Little of this should be a surprise. The gap between estimates of returns to public investments in research and using these estimates to formulate budget allocations among missions, agencies, and disciplines was identified by Mansfield in the opening text of the social returns to R and D. Referring to the number of independent studies working from different models and different data bases that have pointed to very higher social rates of return, he noted, “But it is evident that these studies can provide very limited guidance to the Office of Management and Budget or to the Congress regarding many pressing issues. Because they are retrospective, they shed little light on current resource allocation decisions, since these decisions depend on the benefits and costs of proposed projects, not those completed in the past” (Mansfield, 1991, p. 26). The gap has yet to be closed.

Similar issues arise in using bibliometric data to allocate resources across fields. Over the last three decades, even as the U.S. position in the life sciences has remained strong, its world share of engineering papers has been cut almost in half, from 38 percent in 1981 to 21 percent in 2009, placing it below the share (33 percent) for the EU27. Similar declines in world share are noted for mathematics, physics, and chemistry (National Science Foundation, 2007; Adams and Pendlebury, 2010). One immediate, and simple interpretation of these data is that aggregate bibliometric performance is a function of resource allocation: a nation gets what it funds. But this formulation begs first the question if what it is producing is what it most needs, and then if what it is producing is being produced in the most efficient manner.


Having studied, written about, participated in, organized workshops on, and as an academic research administrator been affected by the use of performance measures, something more than an “on the one hand/on the other hand” balance sheet, a concluding section seems in order.

It’s simpler to start with the limitations of performance measures for they are real. These include the attempt to reduce assessment of complex, diverse, and circuitously generated outcomes, themselves often dependent on the actions of agents outside the control of Federal agencies, to single or artificially aggregated measures; the substitution of bureaucratically and/or ideologically driven specification and utilization of selective measures for the independent judgment of experts; and the distortion of incentives for science managers and scientists that reduces the overall performance of public investments. To all these limitations must be added that to date there is little publically verifiable evidence outside the workings of OMB-agency negotiations that implementation of a system of performance measurement has appreciably improved decision making with respect to the magnitude or allocation of Federal research funds. When joined with reservations expressed by both scholars and practitioners about the impacts of the new public management paradigm, it produces assessments of the type, “Much of what has been devised in the name of accountability actually interferes with the responsibilities that individuals in organizations have to carry out work and to accomplish what they have been asked to do” (Radin, 2006, p.7; also Perrin, 1998; Feller, 2002; Weingert, 2005; Auranen and Niemien, 2010).

The promises, too, are likely to be real if and when they are realized. One takes here as a base the benefits contained in Behn’s presentation and the section on promises above. Atop this base are to be added the revised and new, expanded, disaggregated, and manipulable data sets emerging both from recent Federal science of science policy initiatives and other ongoing research (Lane and Bertuzzi, 2011). Thus, Sumell, Stephan, and Adams’ recent research on the locational decisions on new Ph.D.s working in industry accords with and provides an empirical base for the recent calls by the National Science Foundation’s Advisory Committee for GPRA Performance Assessment 2008 to collect and provide data on the “development of people” as an impact of agency support.
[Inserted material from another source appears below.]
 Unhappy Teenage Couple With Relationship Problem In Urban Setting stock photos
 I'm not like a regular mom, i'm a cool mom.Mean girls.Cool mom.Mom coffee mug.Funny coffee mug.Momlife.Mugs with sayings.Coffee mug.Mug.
A different category of benefits owing less to improved public sector management practices and more to the realities of science policy decision making needs to be added to this list. The very same arguments cited above that the links between initial Federal investments in research are too long term and circuitous to precisely specify in GPRA or OMB planning or budget formats serves to increase the value for intermediate measures. For policymakers operating in real time horizons, even extending beyond the next election cycle, performance measures of the type referred to above are likely as good as they are to get. We live in a second best world. Although it may be analytically and empirically correct to state say that none of the proximate intermediate output measures, patents or publications for example, are good predictors of the ultimate impacts that one is seeking–increased per capita income, improved health–some such measures are essential to informed decision making.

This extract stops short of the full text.